A despeito de o presidente do Instituto Nacional de Pesquisas Educacionais (Inep), instituto formulador e implementador do ENEM, afirmar que a função do exame é diagnóstica para as políticas públicas e que não tem por objetivo fazer ranking de qualquer tipo de avaliação - até por saber que não só a escola, mas também a trajetória do aluno e o perfil sociocultural dele são muito importantes para os resultados obtidos (FERNANDES, 2007) -, a divulgação dos resultados de todas as escolas, por município e por ordem alfabética, permite a constituição de rankings divulgados pela mídia. O interesse por tais rankings gera as apressadas conclusões extraídas desses resultados, vinculando de forma imediata e simplificadora as notas dos alunos com a suposta qualidade das escolas. Mas, sobretudo, expressa o quanto a cultura da performatividade encontra sintonia com múltiplos interesses sociais, além da esfera do Estado. Tanto que, a despeito do interesse pelo tema, a discussão sobre as provas do ENEM só encontra espaço na mídia visando a ações preparatórias para os exames.
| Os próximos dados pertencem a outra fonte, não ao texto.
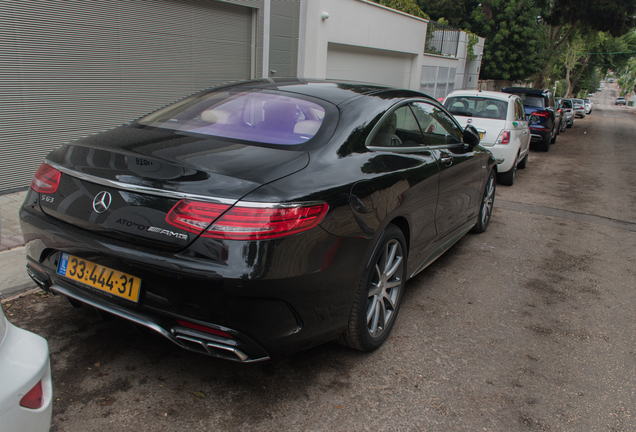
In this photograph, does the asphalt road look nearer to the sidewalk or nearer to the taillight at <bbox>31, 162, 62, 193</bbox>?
the sidewalk

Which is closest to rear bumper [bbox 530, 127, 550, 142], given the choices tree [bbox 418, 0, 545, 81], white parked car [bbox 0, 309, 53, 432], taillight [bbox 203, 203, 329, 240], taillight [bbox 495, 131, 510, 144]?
taillight [bbox 495, 131, 510, 144]

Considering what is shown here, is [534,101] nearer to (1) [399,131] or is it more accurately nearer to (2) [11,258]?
(1) [399,131]

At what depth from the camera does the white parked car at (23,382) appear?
1399 mm

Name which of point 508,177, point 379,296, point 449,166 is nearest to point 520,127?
point 508,177

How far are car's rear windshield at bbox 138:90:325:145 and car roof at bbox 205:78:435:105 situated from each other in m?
0.12

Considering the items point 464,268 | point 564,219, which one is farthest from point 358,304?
point 564,219

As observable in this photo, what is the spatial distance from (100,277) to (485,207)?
451 cm

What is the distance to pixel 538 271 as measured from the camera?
15.6ft

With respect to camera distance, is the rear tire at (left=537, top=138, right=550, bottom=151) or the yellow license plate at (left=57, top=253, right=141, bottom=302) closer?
the yellow license plate at (left=57, top=253, right=141, bottom=302)

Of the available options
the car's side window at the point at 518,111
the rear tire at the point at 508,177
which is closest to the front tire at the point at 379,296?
the rear tire at the point at 508,177

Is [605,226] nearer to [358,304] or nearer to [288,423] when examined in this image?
[358,304]

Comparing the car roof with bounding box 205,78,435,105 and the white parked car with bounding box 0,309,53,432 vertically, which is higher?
the car roof with bounding box 205,78,435,105

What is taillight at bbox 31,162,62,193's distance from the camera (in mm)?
2543

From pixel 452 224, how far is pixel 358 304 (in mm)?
1859
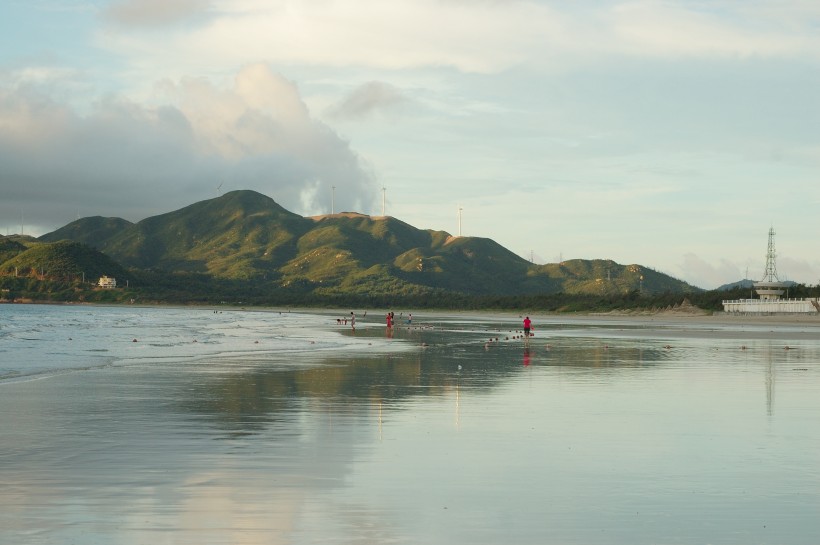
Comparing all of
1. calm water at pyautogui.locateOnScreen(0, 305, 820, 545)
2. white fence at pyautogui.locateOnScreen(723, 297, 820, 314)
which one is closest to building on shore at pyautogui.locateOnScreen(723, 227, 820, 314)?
white fence at pyautogui.locateOnScreen(723, 297, 820, 314)

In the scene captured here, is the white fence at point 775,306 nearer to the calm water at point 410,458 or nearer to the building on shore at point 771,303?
the building on shore at point 771,303

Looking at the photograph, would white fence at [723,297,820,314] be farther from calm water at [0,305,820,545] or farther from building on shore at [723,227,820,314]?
calm water at [0,305,820,545]

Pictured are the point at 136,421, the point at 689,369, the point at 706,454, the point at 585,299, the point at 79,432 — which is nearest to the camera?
the point at 706,454

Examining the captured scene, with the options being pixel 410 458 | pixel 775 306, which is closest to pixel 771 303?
pixel 775 306

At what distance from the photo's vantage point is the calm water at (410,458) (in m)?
10.2

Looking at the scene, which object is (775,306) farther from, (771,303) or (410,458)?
(410,458)

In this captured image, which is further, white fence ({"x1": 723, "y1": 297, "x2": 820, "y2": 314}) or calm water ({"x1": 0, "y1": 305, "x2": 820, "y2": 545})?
white fence ({"x1": 723, "y1": 297, "x2": 820, "y2": 314})

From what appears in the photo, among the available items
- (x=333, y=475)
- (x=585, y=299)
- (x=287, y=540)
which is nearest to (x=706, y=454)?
(x=333, y=475)

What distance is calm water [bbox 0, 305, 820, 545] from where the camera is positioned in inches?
401

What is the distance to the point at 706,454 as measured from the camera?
1498 cm

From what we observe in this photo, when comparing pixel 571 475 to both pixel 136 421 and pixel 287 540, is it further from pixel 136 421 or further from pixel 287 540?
pixel 136 421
É como se em uma avaliação não coubesse questionar o instrumento que gera o resultado obtido.

É importante ressaltar que a concepção de conhecimento expressa do Documento Básico do ENEM visa à integração de saberes, mostrando-se sintonizada com dimensões críticas ao currículo disciplinar e, dessa forma, construindo seu processo de legitimação junto ao meio educacional mais amplo. Como afirmado na p. 4:

(...) a concepção de conhecimento subjacente a essa matriz pressupõe colaboração, complementaridade e integração entre os conteúdos das diversas áreas do conhecimento presentes nas propostas curriculares das escolas brasileiras de ensino fundamental e médio e considera que conhecer é construir e reconstruir significados continuamente.

Na medida em que a competência se expressa em um saber-fazer, a integração é desenvolvida pela articulação dos diferentes saberes necessários a esse saber-fazer, assumindo, com isso, uma perspectiva instrumental, distante de outras perspectivas de integração que têm por referência os saberes dos alunos ou os saberes cotidianos (LOPES, 2008). Ou ainda, assumindo que os saberes cotidianos a serem legitimados são aqueles que permitem a inserção do indivíduo na nova lógica do mundo produtivo.

Assim, o foco nas competências e habilidades é apresentado como uma organização curricular e uma forma de avaliação obrigatórias, na medida em que são entendidas como capazes de atender às mudanças no mundo globalizado.

Esta rapidez com que as mudanças sociais se processam e alteram nossa vida cotidiana impõe um padrão mais elevado para a escolaridade básica, e o projeto pedagógico da escola deve objetivar o desenvolvimento de competências com as quais os alunos possam assimilar informações e utilizá-las em contextos adequados, interpretando códigos e linguagens e servindo-se dos conhecimentos adquiridos para a tomada de decisões autônomas e socialmente relevantes. (Documento Básico, p. 1, grifos nossos).

A suposta inexorabilidade do novo cenário naturaliza as novas formas de regulação, tornando-as mais do que obrigatórias - desejáveis -, pois buscam viabilizar a possibilidade do sucesso.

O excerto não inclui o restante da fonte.